If you are a farm or agricultural worker, you are used to long hours and difficult weather conditions. Your work is physically exhausting and places intense stress on your body. On top of that, farm-related injuries and fatalities are all too common, and many job requirements are high-risk.
According to the Institutional Review Board and Department of Health, there were 141 fatal farm-related accidents from 2010-2014 in Pennsylvania alone.
Common risk factors that can lead to injury or death
In the agricultural injury, greater risks are associated with:
- Summertime: Fatality risks are high during the summer months when farm work peaks. Deaths are most frequent in the afternoon during the months of July and August when you are working your hardest and your children are out of school.

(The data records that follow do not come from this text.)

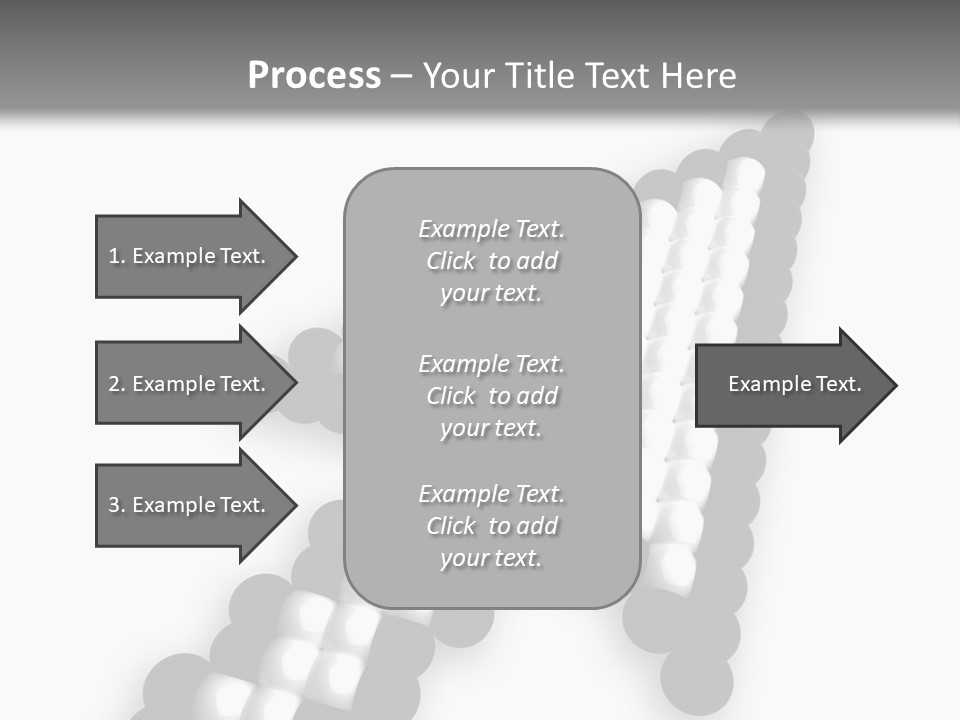 Process – Your Title Text Here

1. Example Text.

2. Example Text.

3. Example Text.

Example Text. Click to add your text.

Example Text. Click to add your text.

Example Text. Click to add your text.

Example Text.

- Age: Approximately half of all fatalities affect the young and the old. This includes children under 14 and adults over 65.
- Gender: Male workers account for the majority of fatalities on the farm, at an estimated rate of 84%.
Some of the leading causes of injury include:
- Vehicles and trucks: Operating large vehicles, especially tractors, can be very dangerous. Tractors account for an estimated 52% of all farm-related fatalities. Vehicle-related accidents are a leading cause of injury and death in agricultural work.
- Heavy machinery: Large tools are a major component of your job, but they can also be risky. Just over 1 out of every 6 farm-related fatalities occurs as a result of machinery use.
- Animal hazards: Livestock attacks, horseback injuries and aggressive animal behavior (including kicks and bites) all can produce serious injury.
- Environmental hazards: Grain crops can be dangerous once harvested, and workers can get trapped beneath grain piles. Falling trees can cause blunt trauma, and there is a risk of logs and loose tree limbs getting sucked into farm machinery and creating a serious situation.
- Agricultural structures: Both new construction and buildings in disrepair can produce serious farm-related injuries and even death.
Knowledge of potential hazards is valuable tool and can help you take measures to reduce risk and increase safety on the farm, for both you and your children.